Right about now is when that prayer is really going to help you and the people you’re trying to serve. Wrangling with congressional representatives is hard, draining, defeating work. Your heart is going to need some bolstering to keep you in the game. There’s no more shivering wet puppy being held up in front of you, but you have to keep going. Many representatives currently in Congress ran on the idea of Government Is Bad and Science Is a Crock and Take Care of Your Own Damn Self. Just before the storm, the President issued an executive order revoking a directive that established new flood risk standards for federal projects so that FEMA could pressure communities to build in a smarter, more resilient way. Shingles, rather than plywood. Cost nothing to the federal government itself, but mentioned things like “rising sea levels” and “climate change” so…it’s gone.
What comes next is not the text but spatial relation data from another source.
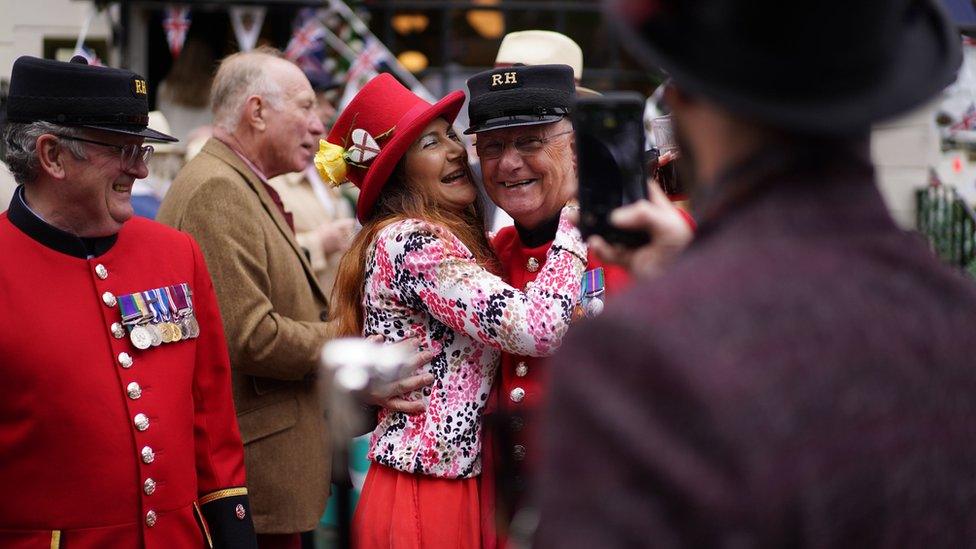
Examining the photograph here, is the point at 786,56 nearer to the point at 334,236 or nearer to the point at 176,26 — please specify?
the point at 334,236

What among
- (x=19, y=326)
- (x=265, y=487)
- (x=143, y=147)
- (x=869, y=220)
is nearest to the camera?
(x=869, y=220)

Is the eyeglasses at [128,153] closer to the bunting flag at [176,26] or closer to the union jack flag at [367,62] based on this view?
the union jack flag at [367,62]

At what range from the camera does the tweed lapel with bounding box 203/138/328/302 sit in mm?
4363

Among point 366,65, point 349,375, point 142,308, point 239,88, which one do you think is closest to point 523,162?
point 142,308

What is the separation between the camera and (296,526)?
13.9 feet

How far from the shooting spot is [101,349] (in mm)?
3098

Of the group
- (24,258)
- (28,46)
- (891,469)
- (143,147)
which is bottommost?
(891,469)

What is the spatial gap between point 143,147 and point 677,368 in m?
2.50

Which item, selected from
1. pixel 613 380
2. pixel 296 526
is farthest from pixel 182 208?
pixel 613 380

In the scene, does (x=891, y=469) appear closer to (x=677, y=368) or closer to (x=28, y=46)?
(x=677, y=368)

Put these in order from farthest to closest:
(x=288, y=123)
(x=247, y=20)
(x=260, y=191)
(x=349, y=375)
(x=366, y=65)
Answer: (x=247, y=20) < (x=366, y=65) < (x=288, y=123) < (x=260, y=191) < (x=349, y=375)

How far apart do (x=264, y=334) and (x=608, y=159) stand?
2250 mm

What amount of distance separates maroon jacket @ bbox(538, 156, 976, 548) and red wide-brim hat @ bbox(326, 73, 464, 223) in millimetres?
2113

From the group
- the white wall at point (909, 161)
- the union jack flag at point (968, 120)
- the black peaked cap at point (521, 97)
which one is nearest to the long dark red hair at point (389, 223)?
the black peaked cap at point (521, 97)
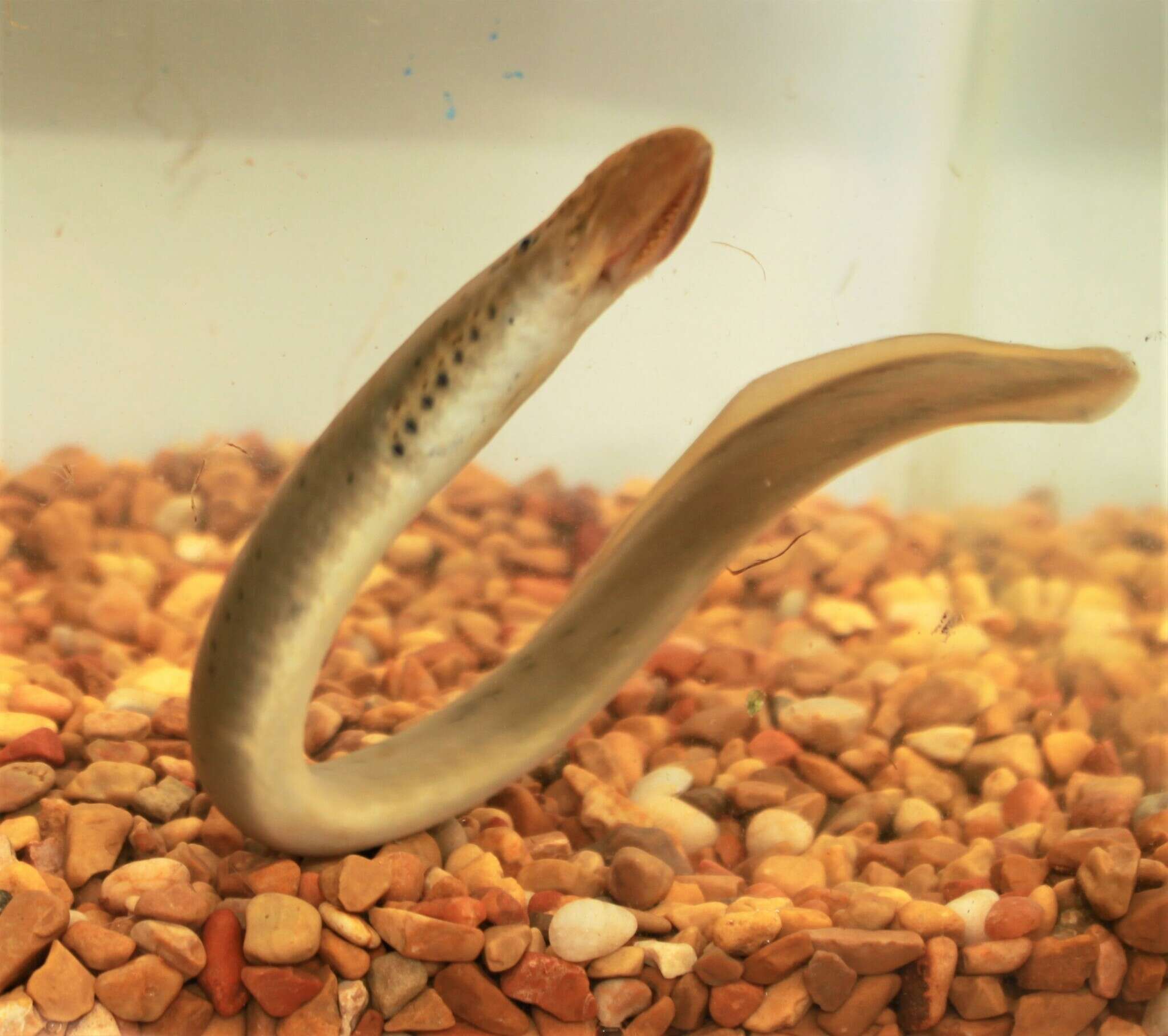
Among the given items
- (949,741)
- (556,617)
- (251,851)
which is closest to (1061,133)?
(949,741)

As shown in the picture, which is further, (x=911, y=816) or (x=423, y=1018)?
(x=911, y=816)

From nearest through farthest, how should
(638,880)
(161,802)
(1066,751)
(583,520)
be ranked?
(638,880) < (161,802) < (1066,751) < (583,520)

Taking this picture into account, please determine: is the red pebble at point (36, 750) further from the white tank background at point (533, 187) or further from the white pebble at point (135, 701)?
the white tank background at point (533, 187)

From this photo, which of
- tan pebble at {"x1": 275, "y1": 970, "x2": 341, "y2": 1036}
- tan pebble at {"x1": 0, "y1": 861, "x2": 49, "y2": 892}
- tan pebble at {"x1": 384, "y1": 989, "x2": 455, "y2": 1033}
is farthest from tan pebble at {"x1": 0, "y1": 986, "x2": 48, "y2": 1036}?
A: tan pebble at {"x1": 384, "y1": 989, "x2": 455, "y2": 1033}

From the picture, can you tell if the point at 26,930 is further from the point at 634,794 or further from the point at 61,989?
the point at 634,794

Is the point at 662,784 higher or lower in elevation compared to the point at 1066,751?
lower

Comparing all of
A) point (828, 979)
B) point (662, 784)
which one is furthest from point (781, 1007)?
point (662, 784)

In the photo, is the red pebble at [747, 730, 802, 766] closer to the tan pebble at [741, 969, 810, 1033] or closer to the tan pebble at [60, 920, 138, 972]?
the tan pebble at [741, 969, 810, 1033]

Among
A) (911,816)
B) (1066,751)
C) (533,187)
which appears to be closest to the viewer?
(911,816)
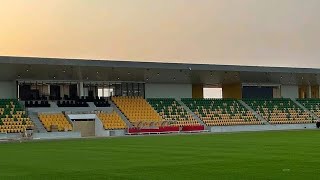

Despite loving the way it sounds to “support infrastructure,” and wanting a photo op hugging a wet person, the people in this camp don’t want to spend any actual money or bow to science. They will wear you down with form letters and deflection. Keep praying so that you can keep pushing. Tell them you don’t want to spend stupid money to rebuild inadequately, but smart money to build improvements that will make it unnecessary to rebuild over and over again. And that you’ll vote out stupid. When people and the things they build are safe, the entire country is better able to grow and prosper. Our fates are linked, just as prayer teaches us our hearts are. But just like a homeowner that needs a new roof, the less expensive choice in the long run is going to be the more expensive choice up front.
Take it from the girl with the recurrent basal cell carcinomas: pray, but also expect to spend necessary money and have a science-based action policy. I’m the granddaughter of Christian Scientists who both died before I was born, of treatable diseases being treated with the power of prayer, so let me assure you that one call won’t do much for my new city. Make all three.